> Goal: Copy this listing again, swapping every "white wall" for "pale wall" and keeping everything else the same. Leave the pictures out.

------------

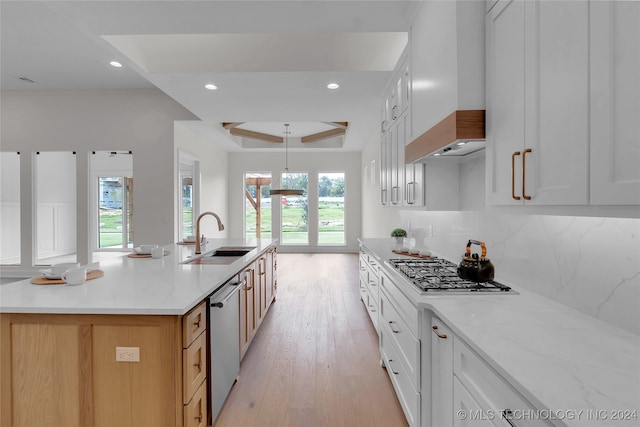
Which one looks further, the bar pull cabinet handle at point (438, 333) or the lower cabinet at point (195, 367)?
the lower cabinet at point (195, 367)

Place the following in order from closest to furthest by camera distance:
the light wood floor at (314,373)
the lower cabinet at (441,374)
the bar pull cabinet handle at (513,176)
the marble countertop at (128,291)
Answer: the bar pull cabinet handle at (513,176), the lower cabinet at (441,374), the marble countertop at (128,291), the light wood floor at (314,373)

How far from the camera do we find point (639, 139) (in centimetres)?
76

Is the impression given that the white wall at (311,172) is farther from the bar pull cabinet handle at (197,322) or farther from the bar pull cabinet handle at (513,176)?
the bar pull cabinet handle at (513,176)

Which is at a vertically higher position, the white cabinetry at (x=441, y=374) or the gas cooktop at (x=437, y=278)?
the gas cooktop at (x=437, y=278)

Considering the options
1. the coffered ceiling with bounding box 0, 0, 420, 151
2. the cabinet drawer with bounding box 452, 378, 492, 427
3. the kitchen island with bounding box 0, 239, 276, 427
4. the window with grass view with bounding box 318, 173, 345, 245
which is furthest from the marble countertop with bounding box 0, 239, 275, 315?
the window with grass view with bounding box 318, 173, 345, 245

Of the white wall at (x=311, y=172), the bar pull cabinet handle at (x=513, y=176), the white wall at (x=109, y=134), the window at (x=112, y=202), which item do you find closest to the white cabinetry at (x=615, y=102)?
the bar pull cabinet handle at (x=513, y=176)

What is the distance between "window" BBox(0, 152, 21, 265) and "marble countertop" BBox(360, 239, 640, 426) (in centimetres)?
832

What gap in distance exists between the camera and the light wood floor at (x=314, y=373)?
201 cm

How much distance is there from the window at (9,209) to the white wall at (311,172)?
4469mm

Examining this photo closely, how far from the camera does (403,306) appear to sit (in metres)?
1.84

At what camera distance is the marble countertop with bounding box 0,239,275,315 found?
145 centimetres

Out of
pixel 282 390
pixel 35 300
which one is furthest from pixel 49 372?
pixel 282 390

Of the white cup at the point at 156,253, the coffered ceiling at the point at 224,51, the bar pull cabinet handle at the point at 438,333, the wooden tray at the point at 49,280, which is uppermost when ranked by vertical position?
the coffered ceiling at the point at 224,51

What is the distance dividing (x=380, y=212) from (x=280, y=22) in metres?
3.86
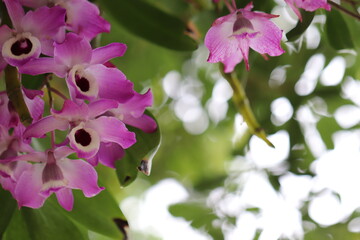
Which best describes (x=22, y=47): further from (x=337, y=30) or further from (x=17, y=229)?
(x=337, y=30)

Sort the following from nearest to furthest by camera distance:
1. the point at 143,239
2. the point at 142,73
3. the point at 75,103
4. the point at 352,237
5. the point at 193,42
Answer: the point at 75,103 → the point at 193,42 → the point at 352,237 → the point at 142,73 → the point at 143,239

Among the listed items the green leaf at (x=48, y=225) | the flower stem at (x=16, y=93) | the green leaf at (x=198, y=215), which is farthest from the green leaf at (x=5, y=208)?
the green leaf at (x=198, y=215)

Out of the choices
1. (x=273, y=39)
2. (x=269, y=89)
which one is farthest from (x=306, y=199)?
(x=273, y=39)

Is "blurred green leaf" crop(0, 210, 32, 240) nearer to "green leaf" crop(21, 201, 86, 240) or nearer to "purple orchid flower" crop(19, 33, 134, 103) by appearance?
"green leaf" crop(21, 201, 86, 240)

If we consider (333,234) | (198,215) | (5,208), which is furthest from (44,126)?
(333,234)

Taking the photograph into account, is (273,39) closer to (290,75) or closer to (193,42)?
(193,42)

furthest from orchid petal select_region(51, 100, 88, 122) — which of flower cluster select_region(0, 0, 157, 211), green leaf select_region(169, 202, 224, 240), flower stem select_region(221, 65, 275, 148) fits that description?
green leaf select_region(169, 202, 224, 240)
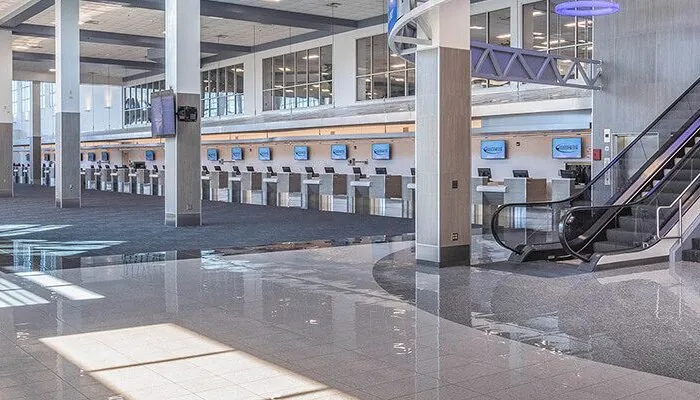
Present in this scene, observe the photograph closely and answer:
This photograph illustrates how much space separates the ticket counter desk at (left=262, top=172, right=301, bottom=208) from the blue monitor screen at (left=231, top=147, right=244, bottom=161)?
741 cm

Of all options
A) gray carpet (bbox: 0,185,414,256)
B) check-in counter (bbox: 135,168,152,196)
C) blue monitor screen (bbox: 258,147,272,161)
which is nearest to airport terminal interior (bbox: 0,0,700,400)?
gray carpet (bbox: 0,185,414,256)

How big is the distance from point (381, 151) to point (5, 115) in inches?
532

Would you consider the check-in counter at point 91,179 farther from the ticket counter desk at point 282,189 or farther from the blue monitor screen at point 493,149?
the blue monitor screen at point 493,149

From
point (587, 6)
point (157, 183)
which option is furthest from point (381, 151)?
point (587, 6)

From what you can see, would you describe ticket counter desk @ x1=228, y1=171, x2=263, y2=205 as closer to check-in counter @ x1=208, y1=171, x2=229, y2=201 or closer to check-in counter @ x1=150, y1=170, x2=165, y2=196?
check-in counter @ x1=208, y1=171, x2=229, y2=201

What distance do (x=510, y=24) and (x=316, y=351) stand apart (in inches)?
700

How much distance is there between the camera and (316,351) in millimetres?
5746

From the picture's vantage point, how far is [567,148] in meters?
20.6

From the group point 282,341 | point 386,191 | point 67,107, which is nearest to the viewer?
point 282,341

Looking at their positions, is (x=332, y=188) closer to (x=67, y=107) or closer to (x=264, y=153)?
(x=67, y=107)

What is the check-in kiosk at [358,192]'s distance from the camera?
78.3 ft

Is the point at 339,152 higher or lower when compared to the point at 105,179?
higher

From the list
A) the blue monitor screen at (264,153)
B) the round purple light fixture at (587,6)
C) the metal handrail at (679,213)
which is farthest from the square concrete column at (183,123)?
the blue monitor screen at (264,153)

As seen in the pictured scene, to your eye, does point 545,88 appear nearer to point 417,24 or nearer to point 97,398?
point 417,24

------------

> Task response:
Which one looks further, the bar pull cabinet handle at point (438, 333) or the lower cabinet at point (195, 367)?
the lower cabinet at point (195, 367)

Place the following in order from closest to furthest by camera distance:
the light wood floor at (314,373)
the lower cabinet at (441,374)
the bar pull cabinet handle at (513,176)
the marble countertop at (128,291)
Answer: the bar pull cabinet handle at (513,176), the lower cabinet at (441,374), the marble countertop at (128,291), the light wood floor at (314,373)

How far from the camera do we find point (639, 139) (in centimetres)?
76

Is the impression given that the pale wall at (311,172) is farther from the bar pull cabinet handle at (197,322) or farther from the bar pull cabinet handle at (513,176)?
the bar pull cabinet handle at (513,176)

Which is at a vertically higher position, the white cabinetry at (x=441, y=374) or the gas cooktop at (x=437, y=278)?
the gas cooktop at (x=437, y=278)

Considering the options
1. the coffered ceiling with bounding box 0, 0, 420, 151
2. the cabinet drawer with bounding box 452, 378, 492, 427
3. the kitchen island with bounding box 0, 239, 276, 427
4. the window with grass view with bounding box 318, 173, 345, 245
which is furthest from the marble countertop with bounding box 0, 239, 275, 315?
the window with grass view with bounding box 318, 173, 345, 245

Of the pale wall at (x=311, y=172), the bar pull cabinet handle at (x=513, y=176), the pale wall at (x=109, y=134), the window at (x=112, y=202), which item do you find closest to the white cabinetry at (x=615, y=102)?
the bar pull cabinet handle at (x=513, y=176)

What is the distance between "window" BBox(0, 152, 21, 265) and "marble countertop" BBox(360, 239, 640, 426) (in centimetres)?
832

What gap in distance exists between the camera and the light wood floor at (x=314, y=373)?
201 cm

How much distance is there from the window at (9,209) to the pale wall at (311,172)?
4469mm

Examining this photo closely, how far from the camera does (403,306) appear to sit (in metres)?
1.84

At what camera distance is the marble countertop with bounding box 0,239,275,315 found?
145 centimetres

Out of
pixel 282 390
pixel 35 300
which one is furthest from pixel 49 372?
pixel 282 390

Of the white cup at the point at 156,253, the coffered ceiling at the point at 224,51, the bar pull cabinet handle at the point at 438,333, the wooden tray at the point at 49,280, which is uppermost when ranked by vertical position?
the coffered ceiling at the point at 224,51

What is the distance dividing (x=380, y=212) from (x=280, y=22) in metres?
3.86
Which best describes (x=22, y=47): further from (x=337, y=30) or further from (x=17, y=229)?
(x=337, y=30)

Sort the following from nearest to furthest by camera distance:
1. the point at 143,239
2. the point at 142,73
3. the point at 75,103
4. the point at 352,237
5. the point at 193,42
Answer: the point at 75,103 → the point at 193,42 → the point at 352,237 → the point at 142,73 → the point at 143,239

Among the listed items the green leaf at (x=48, y=225) | the flower stem at (x=16, y=93) | the green leaf at (x=198, y=215), which is farthest from the green leaf at (x=5, y=208)?
the green leaf at (x=198, y=215)

Out of the choices
1. (x=273, y=39)
2. (x=269, y=89)
which one is farthest from (x=306, y=199)?
(x=273, y=39)

Is "blurred green leaf" crop(0, 210, 32, 240) nearer to "green leaf" crop(21, 201, 86, 240) or nearer to "purple orchid flower" crop(19, 33, 134, 103) by appearance?
"green leaf" crop(21, 201, 86, 240)

If we consider (333,234) | (198,215) | (5,208), which is furthest from (44,126)?
(333,234)

Taking the photograph into account, is (273,39) closer to (290,75) or closer to (193,42)?
(193,42)

furthest from orchid petal select_region(51, 100, 88, 122) — which of flower cluster select_region(0, 0, 157, 211), green leaf select_region(169, 202, 224, 240), flower stem select_region(221, 65, 275, 148) fits that description?
green leaf select_region(169, 202, 224, 240)
Present in this scene, observe the photograph closely and answer:
This photograph illustrates how much space separates the ticket counter desk at (left=262, top=172, right=301, bottom=208) from the blue monitor screen at (left=231, top=147, right=244, bottom=161)?
741 cm

Of all options
A) gray carpet (bbox: 0,185,414,256)
B) check-in counter (bbox: 135,168,152,196)
C) blue monitor screen (bbox: 258,147,272,161)
which is nearest to airport terminal interior (bbox: 0,0,700,400)?
gray carpet (bbox: 0,185,414,256)

How big is the distance from point (381, 151) to point (5, 115) in inches?
532

Would you consider the check-in counter at point 91,179 farther from the ticket counter desk at point 282,189 or farther from the blue monitor screen at point 493,149?
the blue monitor screen at point 493,149

From
point (587, 6)
point (157, 183)
which option is furthest from point (381, 151)?
point (587, 6)

From what you can see, would you describe ticket counter desk @ x1=228, y1=171, x2=263, y2=205 as closer to check-in counter @ x1=208, y1=171, x2=229, y2=201 or closer to check-in counter @ x1=150, y1=170, x2=165, y2=196?
check-in counter @ x1=208, y1=171, x2=229, y2=201

What distance do (x=510, y=24) and (x=316, y=351) stand apart (in inches)?
700

How much distance is there between the camera and (316,351) in millimetres?
5746

From the picture's vantage point, how far is [567,148] in meters?
20.6

From the group point 282,341 | point 386,191 | point 67,107, which is nearest to the viewer?
point 282,341

Looking at their positions, is (x=332, y=188) closer to (x=67, y=107) or closer to (x=264, y=153)?
(x=67, y=107)

What is the check-in kiosk at [358,192]'s distance from the camera?
78.3 ft

Is the point at 339,152 higher or lower when compared to the point at 105,179?
higher

From the list
A) the blue monitor screen at (264,153)
B) the round purple light fixture at (587,6)
C) the metal handrail at (679,213)
which is farthest from the square concrete column at (183,123)?
the blue monitor screen at (264,153)

As seen in the pictured scene, to your eye, does point 545,88 appear nearer to point 417,24 or nearer to point 97,398?
point 417,24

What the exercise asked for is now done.